**DATASET RECORDS**
______

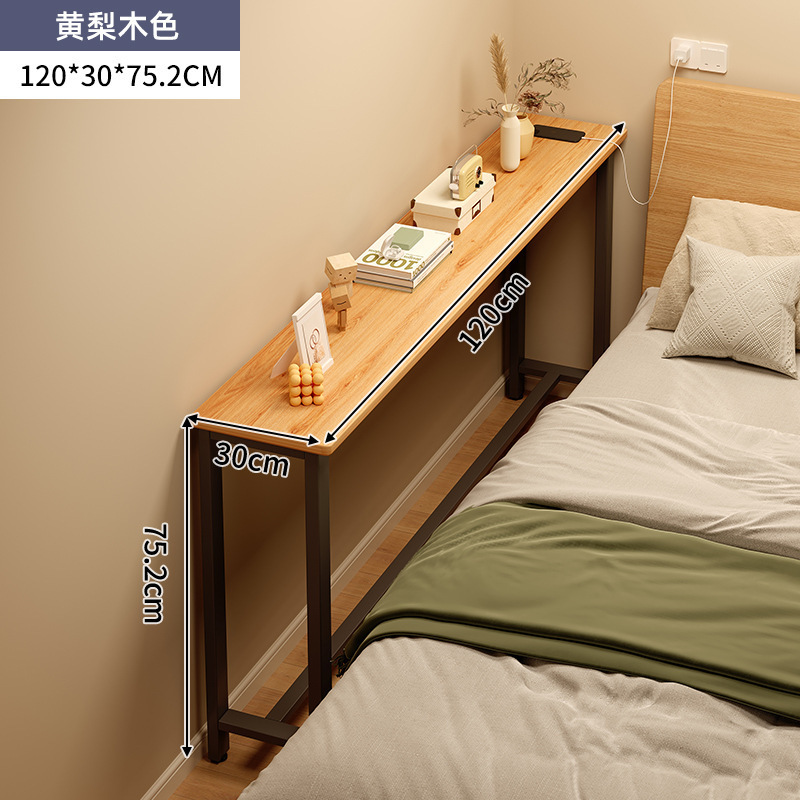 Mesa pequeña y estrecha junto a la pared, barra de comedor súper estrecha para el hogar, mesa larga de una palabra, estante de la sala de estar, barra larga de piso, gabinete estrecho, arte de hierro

______

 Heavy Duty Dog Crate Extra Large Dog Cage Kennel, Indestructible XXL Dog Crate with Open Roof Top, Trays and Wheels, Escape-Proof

______

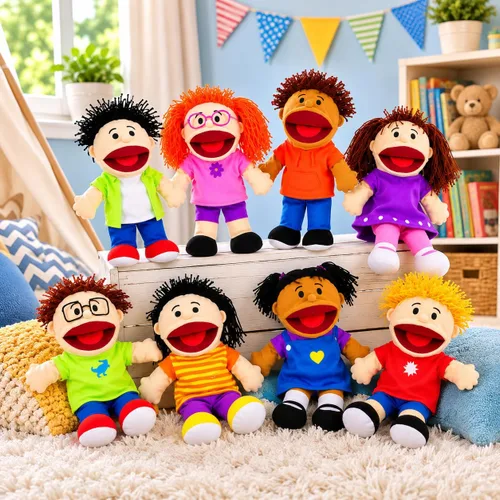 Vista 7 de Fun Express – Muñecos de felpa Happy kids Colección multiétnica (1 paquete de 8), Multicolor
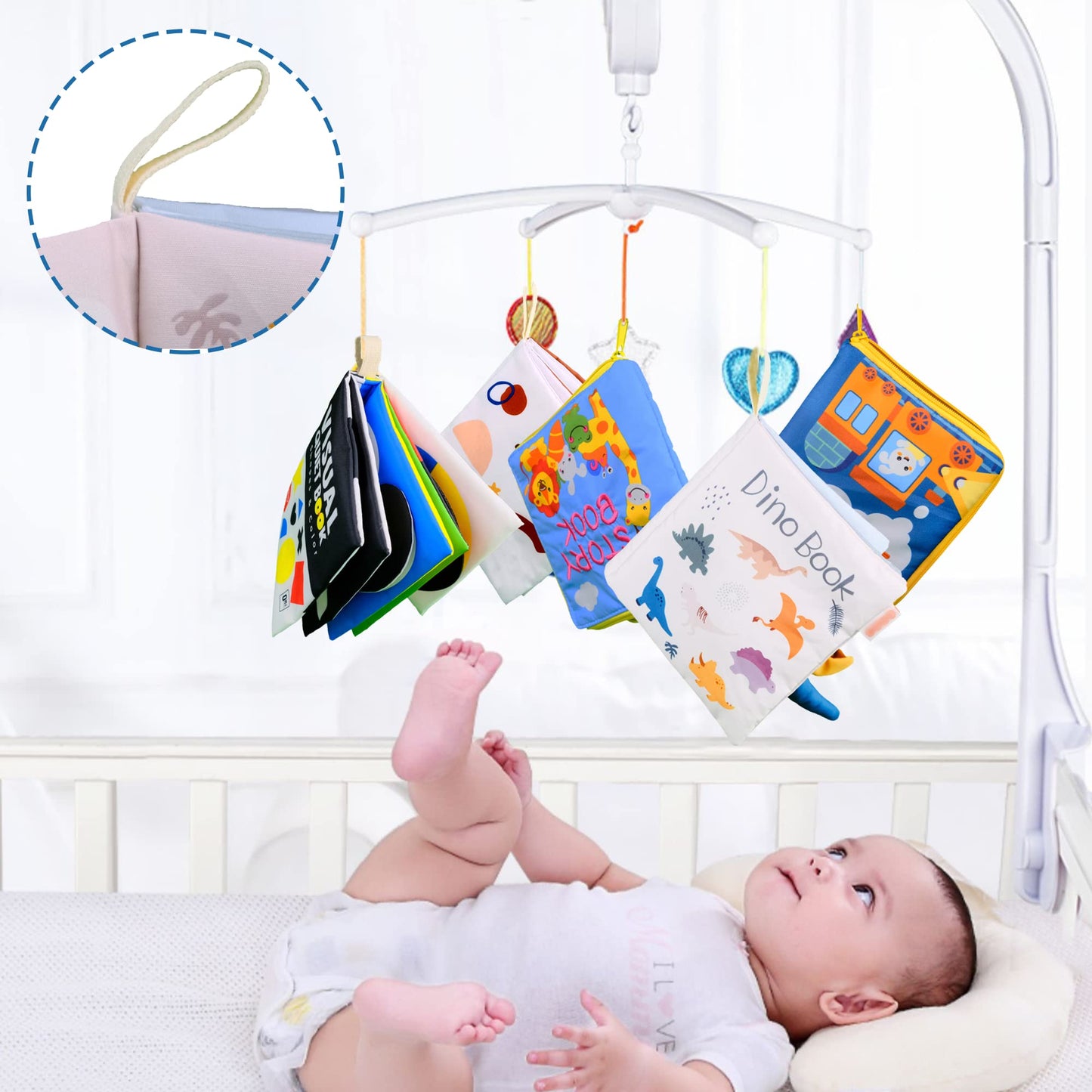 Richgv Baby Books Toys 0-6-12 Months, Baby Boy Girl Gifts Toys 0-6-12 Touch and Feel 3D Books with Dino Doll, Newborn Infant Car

______

**PROBLEM TO WORK ON**
When copying from the data above, print only the lines from the line containing "Vista 7 de Fun" to the line containing "Richgv Baby Books", exactly, and leave the pictures out.

**TASK OUTPUT**
 Vista 7 de Fun Express – Muñecos de felpa Happy kids Colección multiétnica (1 paquete de 8), Multicolor
 Richgv Baby Books Toys 0-6-12 Months, Baby Boy Girl Gifts Toys 0-6-12 Touch and Feel 3D Books with Dino Doll, Newborn Infant Car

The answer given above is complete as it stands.